The million-dollar question here becomes: Should the Law treat social media platforms as publishers with editorial discretion over content? Or as neutral conduits obligated to transmit all content without interference?

On the one hand, companies should have the right to moderate the content on their platforms. Look at Elon Musk’s X for example. Not too long ago, the text-based platform got into trouble with advertisers because there was anti-Semitic content on it, and advertisers refused to have their ads appear next to morally questionable tweets. Whether Elon admits it or not, the company’s revenue then took a hit. The free speech that these states advocate for allows such distasteful (I’m trying to be nice here) content, but the advertisers won’t put up with it. Damned if you do, damned if you don’t.

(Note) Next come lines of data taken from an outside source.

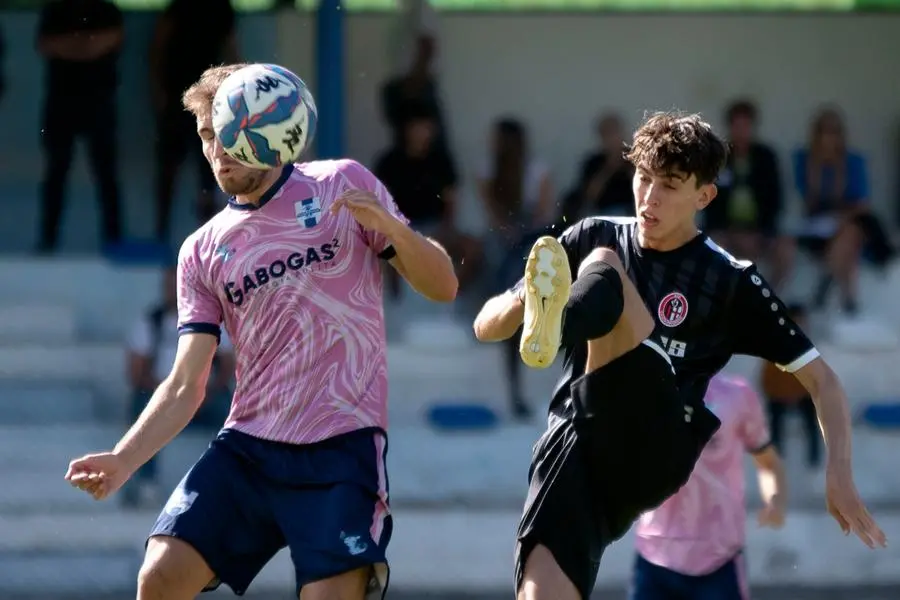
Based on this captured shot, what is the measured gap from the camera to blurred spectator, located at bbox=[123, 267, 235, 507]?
938 centimetres

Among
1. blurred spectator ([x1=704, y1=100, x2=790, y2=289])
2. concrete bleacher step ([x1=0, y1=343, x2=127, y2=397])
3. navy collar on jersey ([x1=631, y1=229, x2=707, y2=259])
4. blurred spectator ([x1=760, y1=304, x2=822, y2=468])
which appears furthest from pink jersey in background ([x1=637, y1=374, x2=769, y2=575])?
concrete bleacher step ([x1=0, y1=343, x2=127, y2=397])

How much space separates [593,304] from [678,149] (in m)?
0.59

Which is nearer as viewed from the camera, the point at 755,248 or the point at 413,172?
the point at 413,172

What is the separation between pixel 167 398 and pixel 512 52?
7811mm

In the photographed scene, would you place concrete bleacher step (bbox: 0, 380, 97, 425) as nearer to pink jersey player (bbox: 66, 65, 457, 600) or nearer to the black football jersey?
pink jersey player (bbox: 66, 65, 457, 600)

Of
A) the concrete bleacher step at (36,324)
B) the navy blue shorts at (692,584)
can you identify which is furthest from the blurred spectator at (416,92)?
the navy blue shorts at (692,584)

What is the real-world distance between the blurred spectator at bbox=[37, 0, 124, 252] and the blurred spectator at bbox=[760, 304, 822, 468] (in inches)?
167

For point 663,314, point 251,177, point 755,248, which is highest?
point 251,177

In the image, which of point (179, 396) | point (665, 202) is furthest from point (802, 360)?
A: point (179, 396)

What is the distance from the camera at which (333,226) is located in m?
4.69

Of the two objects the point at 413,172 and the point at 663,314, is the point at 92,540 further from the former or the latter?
the point at 663,314

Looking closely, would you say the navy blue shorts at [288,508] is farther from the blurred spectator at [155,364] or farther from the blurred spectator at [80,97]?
the blurred spectator at [80,97]

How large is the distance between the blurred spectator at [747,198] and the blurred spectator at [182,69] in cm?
307

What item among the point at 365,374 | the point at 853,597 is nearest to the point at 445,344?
the point at 853,597
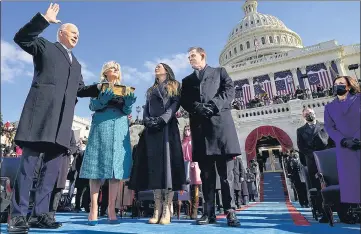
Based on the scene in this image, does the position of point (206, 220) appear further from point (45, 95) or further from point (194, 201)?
point (45, 95)

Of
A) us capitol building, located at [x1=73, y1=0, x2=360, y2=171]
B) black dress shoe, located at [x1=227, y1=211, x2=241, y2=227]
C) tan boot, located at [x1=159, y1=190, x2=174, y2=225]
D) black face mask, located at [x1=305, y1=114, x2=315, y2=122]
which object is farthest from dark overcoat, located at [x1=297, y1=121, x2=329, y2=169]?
us capitol building, located at [x1=73, y1=0, x2=360, y2=171]

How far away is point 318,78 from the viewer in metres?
34.6

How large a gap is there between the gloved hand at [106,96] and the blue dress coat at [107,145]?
81mm

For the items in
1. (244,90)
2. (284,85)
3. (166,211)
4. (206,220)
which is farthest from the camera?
(244,90)

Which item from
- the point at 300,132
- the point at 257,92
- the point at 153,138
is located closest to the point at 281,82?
the point at 257,92

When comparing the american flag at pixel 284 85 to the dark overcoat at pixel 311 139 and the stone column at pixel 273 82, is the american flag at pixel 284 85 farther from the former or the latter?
the dark overcoat at pixel 311 139

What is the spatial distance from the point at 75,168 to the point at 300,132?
561 centimetres

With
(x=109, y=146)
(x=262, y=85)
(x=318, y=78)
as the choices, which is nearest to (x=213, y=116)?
(x=109, y=146)

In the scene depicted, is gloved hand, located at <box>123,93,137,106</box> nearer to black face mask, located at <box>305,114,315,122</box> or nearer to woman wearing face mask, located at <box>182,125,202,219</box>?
woman wearing face mask, located at <box>182,125,202,219</box>

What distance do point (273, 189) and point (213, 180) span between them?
1414 cm

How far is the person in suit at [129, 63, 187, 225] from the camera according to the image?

On the other hand, social media platforms should not interfere with the public discourse to the point that it skews the events. Even if you are not a fan of Donald Trump, you have to admit that deplatforming him was silencing an individual, which defies the point of free speech. Interfering will drive users to use more niche apps like Trump’s Truth Social, which only creates an echo chamber. And THAT definitely does nothing good for the public.

The Judges will find themselves stuck between a rock and a hard place. That’s for sure.

The alarming part is the timing.

The 2024 U.S. presidential elections are quickly approaching (November 5th, 2024), but not before the Supreme Court makes a decision (sometime around June). Not only could it transform the internet, but it could also swing the elections.

The content of social media platforms, including Facebook, X, and YouTube, holds significant influence over public discourse, especially during election cycles. If these state laws are struck down, the platforms may adopt a more proactive stance in filtering out harmful or misleading content. If these laws are upheld, however, the opposite may happen, as people go rampant with misleading posts. While the average person may not have much sway, a political candidate’s posts may sway the votes.

As I’ve pointed out, not reigning in the amount of moderation a company can conduct on its platform may drive certain demographics away, leading to echo chambers. Such chambers are notorious for only accepting the views and facts that fit their narratives. No one has ever grown intellectually from having their beliefs validated with no challenge.

Another point to consider here is the political advertising and campaigns. If the Supreme Court views these platforms as newspapers of sorts, they will have a greater say in which political ad to run. That also skews the metrics.

This ruling, whether it ends up being in favor of Big Tech or not, will set a precedent for future cases. It will guide how social networking platforms navigate content during election seasons.

This turning point in history will define how we interact with one another online and what these tech companies are supposed to do about it.